## Begin DATA RECORDS
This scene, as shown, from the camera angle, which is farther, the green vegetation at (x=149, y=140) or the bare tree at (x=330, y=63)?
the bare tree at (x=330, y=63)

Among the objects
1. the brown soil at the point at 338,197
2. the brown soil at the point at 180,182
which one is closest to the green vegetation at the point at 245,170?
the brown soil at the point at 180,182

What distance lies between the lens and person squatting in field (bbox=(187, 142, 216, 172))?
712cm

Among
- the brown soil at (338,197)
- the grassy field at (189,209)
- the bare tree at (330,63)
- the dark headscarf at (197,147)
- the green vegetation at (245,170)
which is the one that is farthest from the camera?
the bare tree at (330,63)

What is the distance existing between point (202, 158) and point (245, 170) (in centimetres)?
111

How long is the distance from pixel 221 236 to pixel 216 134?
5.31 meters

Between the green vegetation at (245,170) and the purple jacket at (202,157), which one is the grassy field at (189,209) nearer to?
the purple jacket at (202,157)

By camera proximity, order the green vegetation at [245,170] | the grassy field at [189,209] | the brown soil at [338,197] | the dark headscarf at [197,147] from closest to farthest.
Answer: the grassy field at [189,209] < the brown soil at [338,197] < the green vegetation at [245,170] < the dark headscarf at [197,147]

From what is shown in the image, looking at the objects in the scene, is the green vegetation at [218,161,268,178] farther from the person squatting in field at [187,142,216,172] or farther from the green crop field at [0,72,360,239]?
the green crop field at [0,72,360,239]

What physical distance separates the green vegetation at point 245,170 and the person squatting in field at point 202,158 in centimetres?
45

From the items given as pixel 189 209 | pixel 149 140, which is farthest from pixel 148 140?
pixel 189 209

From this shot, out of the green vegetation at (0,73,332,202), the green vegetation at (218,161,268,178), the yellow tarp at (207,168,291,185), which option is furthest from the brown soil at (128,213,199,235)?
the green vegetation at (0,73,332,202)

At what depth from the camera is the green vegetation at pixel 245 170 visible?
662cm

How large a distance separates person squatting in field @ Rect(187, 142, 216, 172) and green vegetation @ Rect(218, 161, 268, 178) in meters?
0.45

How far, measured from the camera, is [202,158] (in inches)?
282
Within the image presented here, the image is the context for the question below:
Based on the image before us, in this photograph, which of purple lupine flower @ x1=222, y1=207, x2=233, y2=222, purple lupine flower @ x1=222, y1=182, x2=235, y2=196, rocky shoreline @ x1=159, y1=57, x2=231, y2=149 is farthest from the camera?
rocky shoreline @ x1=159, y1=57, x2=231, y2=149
## End DATA RECORDS
Copy all of the material above line for line, without changing anything.

This scene, as shown, from the camera angle, which is farther, the green vegetation at (x=149, y=140) or the bare tree at (x=330, y=63)?
the bare tree at (x=330, y=63)

Among the objects
1. the brown soil at the point at 338,197
2. the brown soil at the point at 180,182
which one is closest to the green vegetation at the point at 245,170?
the brown soil at the point at 180,182

What distance lies between the lens and person squatting in field (bbox=(187, 142, 216, 172))?
712cm

Among
- the brown soil at (338,197)
- the grassy field at (189,209)
- the bare tree at (330,63)
- the dark headscarf at (197,147)
- the green vegetation at (245,170)
which is the one that is farthest from the camera?
the bare tree at (330,63)

What is the distance existing between point (202, 158) and point (245, 170) (in centimetres)?
111

How long is the distance from pixel 221 236 to pixel 216 134?
5.31 meters

Between the green vegetation at (245,170) and the purple jacket at (202,157), which one is the grassy field at (189,209) nearer to?
the purple jacket at (202,157)

By camera proximity, order the green vegetation at [245,170] | the grassy field at [189,209] | the brown soil at [338,197] | the dark headscarf at [197,147] from closest to farthest.
Answer: the grassy field at [189,209] < the brown soil at [338,197] < the green vegetation at [245,170] < the dark headscarf at [197,147]

From what is shown in the image, looking at the objects in the scene, is the green vegetation at [218,161,268,178] farther from the person squatting in field at [187,142,216,172] or farther from the green crop field at [0,72,360,239]?
the green crop field at [0,72,360,239]

What physical distance separates the green vegetation at point 245,170 and the person squatting in field at point 202,158 in centimetres?
45

From the items given as pixel 189 209 | pixel 149 140, which is farthest from pixel 148 140?
pixel 189 209

From this shot, out of the green vegetation at (0,73,332,202), the green vegetation at (218,161,268,178), the yellow tarp at (207,168,291,185), which option is furthest from the brown soil at (128,213,199,235)?
the green vegetation at (0,73,332,202)

At what depth from the camera is the green vegetation at pixel 245 170 visible?
662cm

How large a distance separates person squatting in field @ Rect(187, 142, 216, 172) and green vegetation @ Rect(218, 161, 268, 178) in meters?
0.45

How far, measured from the camera, is [202,158] (in inches)?
282
Within the image presented here, the image is the context for the question below:
Based on the image before us, in this photograph, which of purple lupine flower @ x1=222, y1=207, x2=233, y2=222, purple lupine flower @ x1=222, y1=182, x2=235, y2=196, rocky shoreline @ x1=159, y1=57, x2=231, y2=149 is farthest from the camera?
rocky shoreline @ x1=159, y1=57, x2=231, y2=149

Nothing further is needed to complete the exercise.